Write the entries below out again without a single difference.

BEGIN Dataset content

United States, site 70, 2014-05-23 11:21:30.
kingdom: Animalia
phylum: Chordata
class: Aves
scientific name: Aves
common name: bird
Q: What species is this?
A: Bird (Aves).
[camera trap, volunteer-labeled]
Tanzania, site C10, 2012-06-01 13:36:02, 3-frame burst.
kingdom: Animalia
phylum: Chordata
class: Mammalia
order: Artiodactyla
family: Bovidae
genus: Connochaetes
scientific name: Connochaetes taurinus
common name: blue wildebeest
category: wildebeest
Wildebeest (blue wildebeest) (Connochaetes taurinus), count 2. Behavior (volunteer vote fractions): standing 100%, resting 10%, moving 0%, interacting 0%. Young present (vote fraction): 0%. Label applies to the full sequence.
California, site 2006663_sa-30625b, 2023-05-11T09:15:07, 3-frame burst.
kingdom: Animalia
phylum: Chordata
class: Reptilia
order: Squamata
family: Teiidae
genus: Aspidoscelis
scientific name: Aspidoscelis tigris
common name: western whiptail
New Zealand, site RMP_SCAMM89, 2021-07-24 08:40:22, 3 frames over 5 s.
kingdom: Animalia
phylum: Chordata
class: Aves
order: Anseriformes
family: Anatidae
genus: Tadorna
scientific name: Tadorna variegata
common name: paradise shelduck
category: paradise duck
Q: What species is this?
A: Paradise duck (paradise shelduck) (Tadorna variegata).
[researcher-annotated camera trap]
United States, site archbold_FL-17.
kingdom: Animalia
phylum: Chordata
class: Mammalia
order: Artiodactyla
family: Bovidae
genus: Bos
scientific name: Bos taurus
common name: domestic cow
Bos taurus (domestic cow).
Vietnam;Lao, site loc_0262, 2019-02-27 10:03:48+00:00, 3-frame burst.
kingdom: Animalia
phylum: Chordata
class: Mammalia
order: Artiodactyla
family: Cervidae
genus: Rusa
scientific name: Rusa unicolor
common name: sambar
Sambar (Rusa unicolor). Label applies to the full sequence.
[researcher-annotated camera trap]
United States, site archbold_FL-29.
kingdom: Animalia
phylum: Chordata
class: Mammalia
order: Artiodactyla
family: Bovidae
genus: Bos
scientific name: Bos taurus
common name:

END Dataset content

▸ Answer below:
United States, site 70, 2014-05-23 11:21:30.
kingdom: Animalia
phylum: Chordata
class: Aves
scientific name: Aves
common name: bird
Q: What species is this?
A: Bird (Aves).
[camera trap, volunteer-labeled]
Tanzania, site C10, 2012-06-01 13:36:02, 3-frame burst.
kingdom: Animalia
phylum: Chordata
class: Mammalia
order: Artiodactyla
family: Bovidae
genus: Connochaetes
scientific name: Connochaetes taurinus
common name: blue wildebeest
category: wildebeest
Wildebeest (blue wildebeest) (Connochaetes taurinus), count 2. Behavior (volunteer vote fractions): standing 100%, resting 10%, moving 0%, interacting 0%. Young present (vote fraction): 0%. Label applies to the full sequence.
California, site 2006663_sa-30625b, 2023-05-11T09:15:07, 3-frame burst.
kingdom: Animalia
phylum: Chordata
class: Reptilia
order: Squamata
family: Teiidae
genus: Aspidoscelis
scientific name: Aspidoscelis tigris
common name: western whiptail
New Zealand, site RMP_SCAMM89, 2021-07-24 08:40:22, 3 frames over 5 s.
kingdom: Animalia
phylum: Chordata
class: Aves
order: Anseriformes
family: Anatidae
genus: Tadorna
scientific name: Tadorna variegata
common name: paradise shelduck
category: paradise duck
Q: What species is this?
A: Paradise duck (paradise shelduck) (Tadorna variegata).
[researcher-annotated camera trap]
United States, site archbold_FL-17.
kingdom: Animalia
phylum: Chordata
class: Mammalia
order: Artiodactyla
family: Bovidae
genus: Bos
scientific name: Bos taurus
common name: domestic cow
Bos taurus (domestic cow).
Vietnam;Lao, site loc_0262, 2019-02-27 10:03:48+00:00, 3-frame burst.
kingdom: Animalia
phylum: Chordata
class: Mammalia
order: Artiodactyla
family: Cervidae
genus: Rusa
scientific name: Rusa unicolor
common name: sambar
Sambar (Rusa unicolor). Label applies to the full sequence.
[researcher-annotated camera trap]
United States, site archbold_FL-29.
kingdom: Animalia
phylum: Chordata
class: Mammalia
order: Artiodactyla
family: Bovidae
genus: Bos
scientific name: Bos taurus
common name:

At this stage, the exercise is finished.